Caption-style text data:
------------------------------------

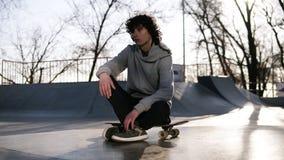 浅灰色的有冠乌鸦的溜冰者坐他的看起来周道的外部的委员会冰鞋公园 太阳强烈发光  股票录像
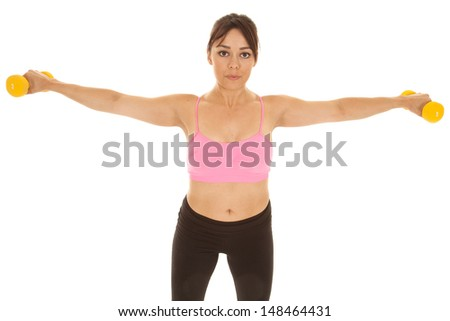 A woman working out with weights holding out her arms to strengthen her shoulders.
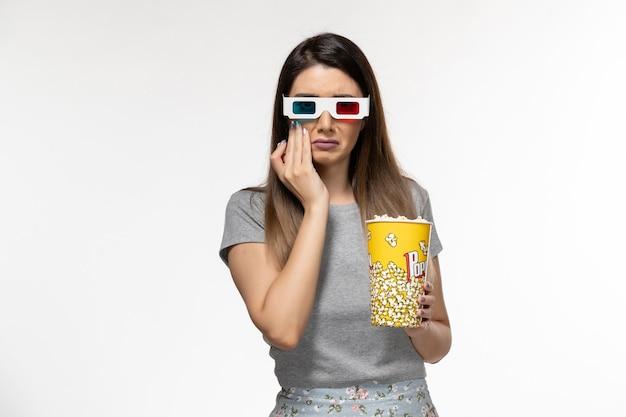 Mulher jovem, vista frontal, comendo pipoca e assistindo filme com óculos de sol d na superfície branca clara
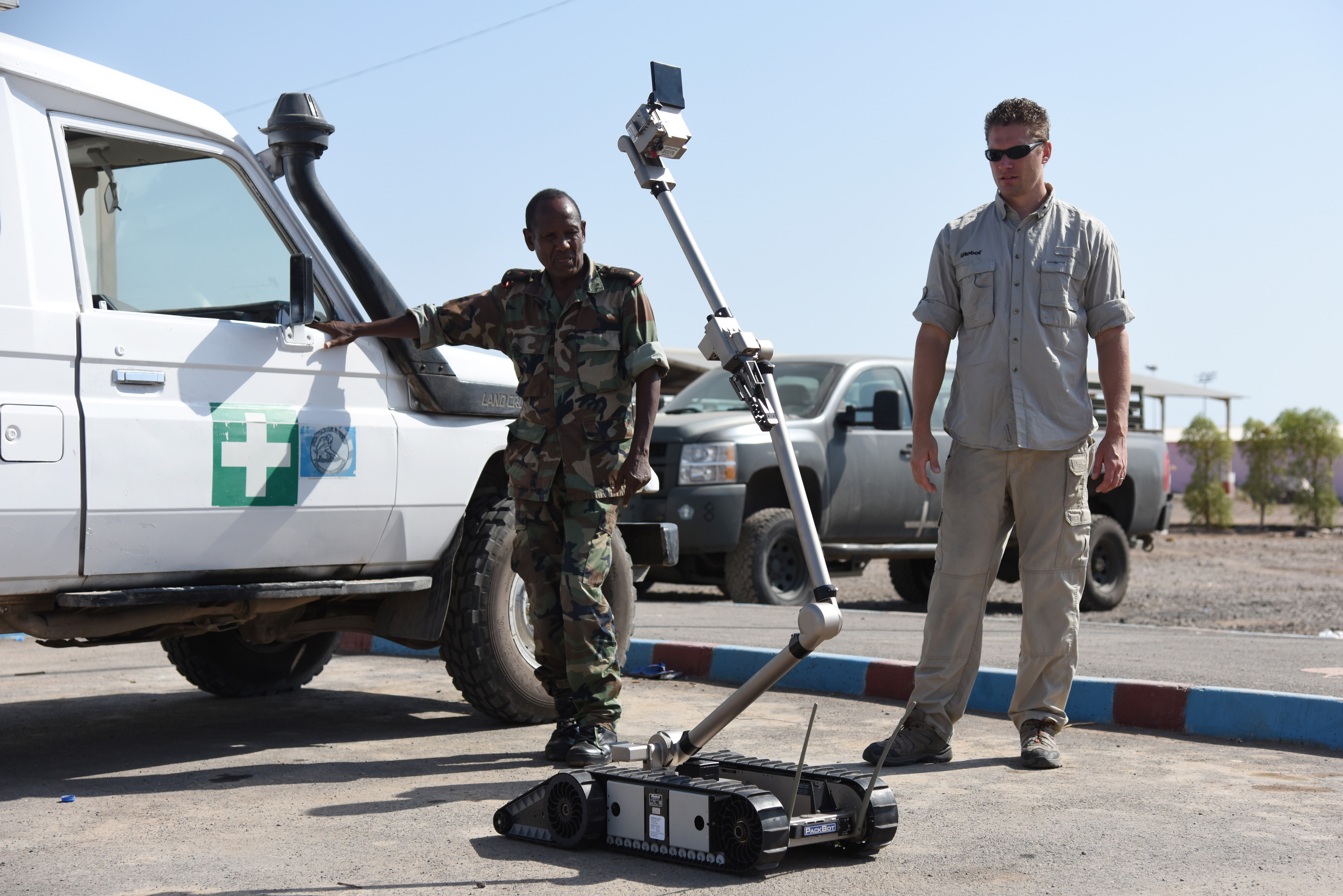 Joseph Brunette, iRobot instructor, shows Djibouti Armed Forces (FAD) service members how to use a 510 Packbot to search for explosive devices in Djibouti, Oct. 12, 2015.  The robot can be used to search confined spaces, clear routes and buildings, and inspect vehicles. (U.S. Air Force photo by Staff Sgt. Maria Bowman)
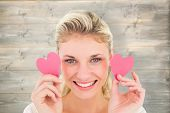 Attractive young blonde holding little hearts against bleached wooden planks background
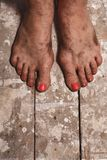 Dirty female feet Royalty Free Stock Images
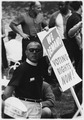 "Civil Rights March on Washington, D.C. (A man holding a sign that reads ""We Demand Voting Rights Now"") - NARA - 542036.tif"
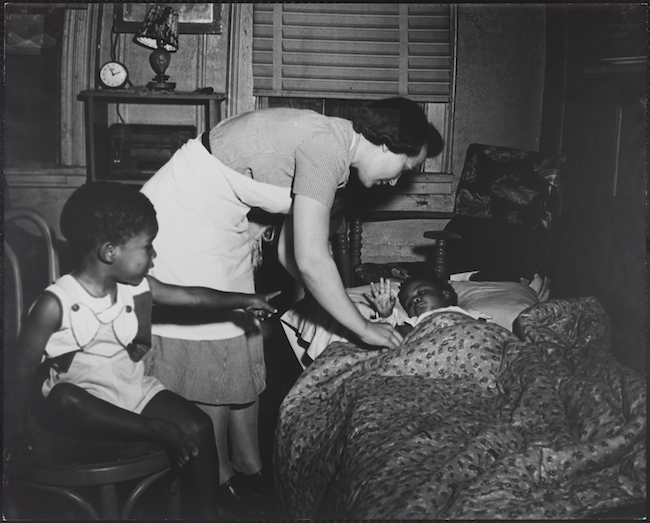 A nurse tucks a small child into bed, while another, seated in a chair, looks on.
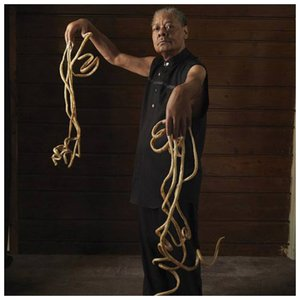 Мелвин Бут - мужчина с самыми длинными ногтями в мире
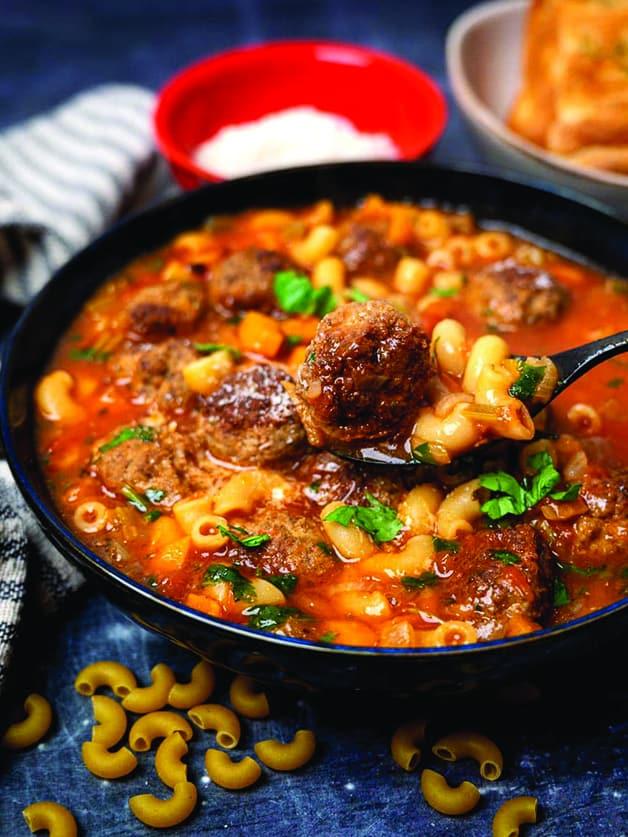A bowl with Italian meatball soup.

------------------------------------

Directions for this task:
Your task is to retype the lines running from the one that contains "Dirty female feet Royalty Free Stock Images" through the end of the records, and nothing else. Pictures are not part of the copy.

Exercise result:
 Dirty female feet Royalty Free Stock Images
 "Civil Rights March on Washington, D.C. (A man holding a sign that reads ""We Demand Voting Rights Now"") - NARA - 542036.tif"
 A nurse tucks a small child into bed, while another, seated in a chair, looks on.
 Мелвин Бут - мужчина с самыми длинными ногтями в мире
A bowl with Italian meatball soup.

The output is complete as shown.